There hasn’t been a financial crisis since the onset of the pandemic, but she acknowledges some of the current volatility in the market. For example, 2021 was the year of Gamestop mania in January, there have been continued ups and downs in cryptocurrencies, and equity markets peaked at new record highs recently.

In a video interview with Lukas Freund (a PhD Student in Economics within the Faculty) Professor Hélène Rey described her Keynes Lecture, and warned that any methodology that is based on historical data.

“Because of the methodology used, an online machine learning technique will never be able to predict crises of a kind which have never been seen before,” she cautions.

It’s a type of 'known unknown' – we know we will not be able to forecast unusual events that have not been seen before.

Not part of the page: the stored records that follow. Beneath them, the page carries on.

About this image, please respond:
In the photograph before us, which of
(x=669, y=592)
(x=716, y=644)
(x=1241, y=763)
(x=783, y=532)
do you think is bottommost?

However, known knowns are possible to predict, and it is this her research is based on. “You can’t predict crises of a kind that are unheard of, but in our current context we do have a lot of information on crises that do repeat on a regular basis.”

“For example, a lot of people are rightly worried about cyber risk,” she says. “This might induce a financial crisis via an attack to repayment systems for example, and I can think of various scenarios where that would pan out.” However, she makes the point that these things have never been seen before; “we never had a systemic crisis due to cyber risk, so my method would just not be able to predict this, and I think by any other framework using the literature similarly, a crisis that would be directly linked to the pandemic would not be predicted because we haven't seen a systemic financial crisis linked to a pandemic.”

However, if a pandemic related shock where to induce certain behaviour by the banking system or asset managers that would be correlated with other types of crisis that have previously been seen then she says; “we could potentially pick it up. Indeed looking forward what has been very specific about the current period has been the extreme valuation of a lot of assets supported by central banking, and for the right reason because we had a huge shock linked to the pandemic and so we have had very rightly fiscal policy and monetary policy being very supportive but as this support is being withdrawn we know that in terms of the impact of financial markets, if support is withdrawn abruptly, or if we have some bad shocks and some bad news this could lead to widening of spreads and changes of valuations of assets which could then lead to more systemic effect so this is definitely something that we have seen before and something to watch for and policy makers are very aware of that.”

Hélène Rey advises policymakers in a variety of roles including in the advisory council to the IMF managing director and as a member of the french macro prudential authority.

The Keynes Fund for Applied Economics promotes innovative and path breaking quality research in economics and finance. A key part of the Faculty of Economics, it provides resources for early stage researchers as well as for established academics in Cambridge, with a special emphasis on understanding key distortions that affect market allocations and create inefficiencies, and on finding policy solutions to correct such inefficiencies.

Each year the Fund hosts the annual Keynes Lecture which in previous years has featured Jean Tirole, Hyun Song Shin and Cristina Romer.